The total value of the perpetuity is infinite since the payments are made endlessly, however, the present value of the perpetuity is finite because the farther in the future the payment is, the lower its present value. This happens due to time value of money, according to which, the same amount of money available at the present time is worth more than the same amount in the future.

How to calculate present value of growing perpetuity?

For one period of time, the formula of present value of growing perpetuity is calculated by dividing the Amount of the consistent payment by the difference between the discount (or interest) rate and the growth rate.

PV\;of\;Growing\;Perpetuity = \frac{ A_{1} }{ r - G }

Where A1 = amount of the consistent payment, r = discount rate or interest rate, and G = the growth rate.

For this formula it’s important to notice that the discount/interest rate must be always greater than the growth rate. Otherwise, the growing perpetuity would have an infinite value.

Examples of a present value of growing perpetuity calculation

Example 1

  • An investor plans an investment where the cash flow payments will be $5,000 per year.
  • The required rate of return is 10%.
  • The cash flow payments are expected to grow by 3% every year and will be paid indefinitely.
PV\;of\;Growing\;Perpetuity = \frac{ \$5,000 }{ 10\% - 3\% } = \$71,428.57

Which means the investment will be profitable if the investor pays $71,428.57 or less.

Example 2

  • The amount of each consistent payment is $100,
  • The interest rate is 6%
  • The value of payments will grow by 2% every year forever?
PV\;of\;Growing\;Perpetuity = \frac{ \$100 }{ 6\% - 2\% } = \$2,500

How perpetuity calculation is used in real life

Despite the fact that it might seem that perpetuity is not used in real life, there are some real-life forms of investment, that are based on perpetuity.

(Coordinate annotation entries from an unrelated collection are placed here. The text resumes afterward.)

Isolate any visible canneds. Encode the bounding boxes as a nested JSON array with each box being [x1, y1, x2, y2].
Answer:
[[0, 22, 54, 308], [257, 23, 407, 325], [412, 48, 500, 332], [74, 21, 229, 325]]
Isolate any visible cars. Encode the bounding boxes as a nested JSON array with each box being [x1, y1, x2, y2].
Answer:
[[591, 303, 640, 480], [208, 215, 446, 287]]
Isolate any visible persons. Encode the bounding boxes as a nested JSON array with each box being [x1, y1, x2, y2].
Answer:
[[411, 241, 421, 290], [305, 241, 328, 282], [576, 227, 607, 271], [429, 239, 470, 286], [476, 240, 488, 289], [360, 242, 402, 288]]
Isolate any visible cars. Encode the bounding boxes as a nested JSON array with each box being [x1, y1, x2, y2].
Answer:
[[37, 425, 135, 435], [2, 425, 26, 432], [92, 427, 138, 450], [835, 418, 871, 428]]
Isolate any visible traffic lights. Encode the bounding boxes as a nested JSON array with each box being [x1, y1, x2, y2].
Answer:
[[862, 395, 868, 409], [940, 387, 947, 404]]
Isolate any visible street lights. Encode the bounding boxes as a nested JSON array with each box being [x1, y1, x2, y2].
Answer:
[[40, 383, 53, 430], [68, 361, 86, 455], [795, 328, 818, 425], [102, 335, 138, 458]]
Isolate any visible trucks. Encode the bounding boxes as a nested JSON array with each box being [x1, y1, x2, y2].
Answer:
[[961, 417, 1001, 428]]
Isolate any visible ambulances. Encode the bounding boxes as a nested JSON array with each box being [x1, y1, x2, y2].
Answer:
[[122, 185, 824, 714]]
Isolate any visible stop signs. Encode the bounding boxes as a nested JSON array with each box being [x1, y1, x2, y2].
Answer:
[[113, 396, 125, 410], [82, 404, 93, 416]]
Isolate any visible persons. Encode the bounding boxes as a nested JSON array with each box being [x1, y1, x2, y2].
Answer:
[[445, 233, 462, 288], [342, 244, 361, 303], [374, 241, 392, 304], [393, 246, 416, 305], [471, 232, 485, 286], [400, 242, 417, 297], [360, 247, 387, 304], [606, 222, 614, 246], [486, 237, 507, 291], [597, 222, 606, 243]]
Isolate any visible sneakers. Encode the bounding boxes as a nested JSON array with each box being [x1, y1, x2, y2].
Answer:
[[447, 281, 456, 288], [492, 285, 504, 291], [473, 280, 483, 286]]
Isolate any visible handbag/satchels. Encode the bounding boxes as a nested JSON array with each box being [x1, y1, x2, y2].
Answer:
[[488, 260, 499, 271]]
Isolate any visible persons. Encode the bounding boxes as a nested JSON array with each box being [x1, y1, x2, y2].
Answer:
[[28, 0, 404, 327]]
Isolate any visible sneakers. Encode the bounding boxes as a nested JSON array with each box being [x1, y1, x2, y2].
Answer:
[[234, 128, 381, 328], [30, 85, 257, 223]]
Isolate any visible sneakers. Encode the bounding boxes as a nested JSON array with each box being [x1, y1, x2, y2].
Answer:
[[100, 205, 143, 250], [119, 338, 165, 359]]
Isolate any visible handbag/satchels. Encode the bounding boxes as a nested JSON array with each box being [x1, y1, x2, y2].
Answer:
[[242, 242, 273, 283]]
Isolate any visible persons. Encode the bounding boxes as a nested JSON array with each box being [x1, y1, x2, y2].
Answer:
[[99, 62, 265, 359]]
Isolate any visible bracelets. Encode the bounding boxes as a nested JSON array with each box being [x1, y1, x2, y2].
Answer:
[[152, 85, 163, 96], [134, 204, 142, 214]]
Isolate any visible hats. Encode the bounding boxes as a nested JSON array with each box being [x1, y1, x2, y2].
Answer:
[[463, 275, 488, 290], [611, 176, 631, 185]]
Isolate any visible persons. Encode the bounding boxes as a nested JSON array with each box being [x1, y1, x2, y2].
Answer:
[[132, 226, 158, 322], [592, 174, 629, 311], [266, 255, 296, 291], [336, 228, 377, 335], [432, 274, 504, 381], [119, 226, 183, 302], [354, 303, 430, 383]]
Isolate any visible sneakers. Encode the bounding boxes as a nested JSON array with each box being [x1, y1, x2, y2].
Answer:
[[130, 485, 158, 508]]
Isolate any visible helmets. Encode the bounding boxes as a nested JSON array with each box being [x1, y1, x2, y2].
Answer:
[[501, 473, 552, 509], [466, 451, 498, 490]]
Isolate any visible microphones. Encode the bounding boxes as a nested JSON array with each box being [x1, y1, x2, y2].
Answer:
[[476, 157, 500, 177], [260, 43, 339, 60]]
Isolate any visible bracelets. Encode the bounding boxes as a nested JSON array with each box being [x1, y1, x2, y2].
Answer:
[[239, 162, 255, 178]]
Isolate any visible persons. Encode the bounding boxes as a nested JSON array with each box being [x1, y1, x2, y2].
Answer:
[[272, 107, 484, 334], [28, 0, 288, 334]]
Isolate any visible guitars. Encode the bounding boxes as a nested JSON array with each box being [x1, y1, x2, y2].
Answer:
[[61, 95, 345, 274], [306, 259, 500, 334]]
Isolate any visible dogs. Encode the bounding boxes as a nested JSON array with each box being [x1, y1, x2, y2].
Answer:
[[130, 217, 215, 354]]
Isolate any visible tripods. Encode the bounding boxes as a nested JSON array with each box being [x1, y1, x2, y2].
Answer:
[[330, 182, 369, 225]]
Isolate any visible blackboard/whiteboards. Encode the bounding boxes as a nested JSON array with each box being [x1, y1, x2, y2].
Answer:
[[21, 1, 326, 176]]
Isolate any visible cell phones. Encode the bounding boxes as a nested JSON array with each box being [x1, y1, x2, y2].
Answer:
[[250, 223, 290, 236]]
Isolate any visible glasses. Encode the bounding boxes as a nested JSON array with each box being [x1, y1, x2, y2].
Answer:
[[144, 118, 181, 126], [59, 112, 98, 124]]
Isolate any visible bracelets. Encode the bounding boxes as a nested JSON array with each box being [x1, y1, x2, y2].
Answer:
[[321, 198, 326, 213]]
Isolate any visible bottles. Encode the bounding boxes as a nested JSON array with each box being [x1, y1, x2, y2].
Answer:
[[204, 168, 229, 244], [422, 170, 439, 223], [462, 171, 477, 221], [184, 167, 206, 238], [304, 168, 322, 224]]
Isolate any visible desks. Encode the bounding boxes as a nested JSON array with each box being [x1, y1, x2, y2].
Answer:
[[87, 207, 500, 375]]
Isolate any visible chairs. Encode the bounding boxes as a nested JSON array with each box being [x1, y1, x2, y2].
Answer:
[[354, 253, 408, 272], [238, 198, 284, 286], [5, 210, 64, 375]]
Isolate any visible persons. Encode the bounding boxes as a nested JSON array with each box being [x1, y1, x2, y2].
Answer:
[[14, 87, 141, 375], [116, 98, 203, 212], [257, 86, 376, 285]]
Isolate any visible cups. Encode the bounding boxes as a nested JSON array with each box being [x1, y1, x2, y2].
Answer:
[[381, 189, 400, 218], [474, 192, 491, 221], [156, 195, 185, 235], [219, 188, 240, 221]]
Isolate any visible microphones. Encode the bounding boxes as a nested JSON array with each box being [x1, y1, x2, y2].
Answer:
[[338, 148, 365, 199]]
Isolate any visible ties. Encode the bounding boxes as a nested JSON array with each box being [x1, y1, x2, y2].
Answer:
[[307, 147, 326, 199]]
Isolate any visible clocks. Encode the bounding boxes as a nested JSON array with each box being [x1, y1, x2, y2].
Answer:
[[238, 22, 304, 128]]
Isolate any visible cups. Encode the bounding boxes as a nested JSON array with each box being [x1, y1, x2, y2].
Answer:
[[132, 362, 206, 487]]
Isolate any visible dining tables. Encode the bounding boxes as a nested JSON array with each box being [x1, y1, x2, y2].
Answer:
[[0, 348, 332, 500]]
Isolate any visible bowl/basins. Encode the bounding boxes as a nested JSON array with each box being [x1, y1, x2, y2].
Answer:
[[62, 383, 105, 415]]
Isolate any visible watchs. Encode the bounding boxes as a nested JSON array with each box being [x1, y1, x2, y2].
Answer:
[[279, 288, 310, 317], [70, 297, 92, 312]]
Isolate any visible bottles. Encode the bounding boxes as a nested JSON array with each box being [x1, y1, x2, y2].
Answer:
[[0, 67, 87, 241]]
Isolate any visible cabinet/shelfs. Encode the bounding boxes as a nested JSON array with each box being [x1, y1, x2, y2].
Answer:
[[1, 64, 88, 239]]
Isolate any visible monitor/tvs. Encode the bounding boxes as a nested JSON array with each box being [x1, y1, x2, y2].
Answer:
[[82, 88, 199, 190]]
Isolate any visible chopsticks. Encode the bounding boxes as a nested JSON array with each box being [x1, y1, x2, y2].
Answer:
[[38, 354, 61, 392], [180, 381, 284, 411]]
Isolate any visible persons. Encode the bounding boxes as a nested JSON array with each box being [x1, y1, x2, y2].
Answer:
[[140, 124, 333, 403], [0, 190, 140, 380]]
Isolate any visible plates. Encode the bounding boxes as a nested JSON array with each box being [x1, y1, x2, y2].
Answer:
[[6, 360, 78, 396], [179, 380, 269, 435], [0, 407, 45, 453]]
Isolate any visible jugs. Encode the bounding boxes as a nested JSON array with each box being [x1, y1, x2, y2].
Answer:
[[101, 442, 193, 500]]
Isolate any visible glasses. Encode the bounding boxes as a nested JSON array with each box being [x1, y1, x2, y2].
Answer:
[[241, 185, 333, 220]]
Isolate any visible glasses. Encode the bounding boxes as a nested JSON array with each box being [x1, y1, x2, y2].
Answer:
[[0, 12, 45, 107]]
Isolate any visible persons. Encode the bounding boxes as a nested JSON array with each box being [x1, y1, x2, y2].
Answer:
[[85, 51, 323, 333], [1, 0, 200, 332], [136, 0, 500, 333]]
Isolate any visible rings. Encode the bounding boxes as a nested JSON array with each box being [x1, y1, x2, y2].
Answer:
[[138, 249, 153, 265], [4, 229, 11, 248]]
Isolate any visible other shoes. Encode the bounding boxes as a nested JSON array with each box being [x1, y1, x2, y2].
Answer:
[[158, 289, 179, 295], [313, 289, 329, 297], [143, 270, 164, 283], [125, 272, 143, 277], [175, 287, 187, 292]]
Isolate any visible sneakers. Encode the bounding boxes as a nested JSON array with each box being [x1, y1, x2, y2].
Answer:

  • Real estate. Let’s assume an investor buys a flat and lets it. The flat is now their property and they also receive an infinite stream of rental payments.
  • Common stocks. In theory, a company has an infinite life. Therefore, when an investor buys a company’s stocks, they’re entitled to receive dividends endlessly.  
  • Consols (Consolidated Stocks). Consols were certain UK and USA types of perpetual redeemable at the option of the government bonds with fixed interest payments. First Consols were issued in 1750s by the Bank of England and were redeemed only in 2015.

Perpetuity can also be a useful tool to calculate the loss of real value of money. By definition, the growth rate is always lower than the required rate of return, therefore the growing perpetuity assumes that we will lose a small percentage of the real value of money annually. In case of growing perpetuity, however, we will lose less money value than in case of an ordinary perpetuity, because the rate of return is constantly growing.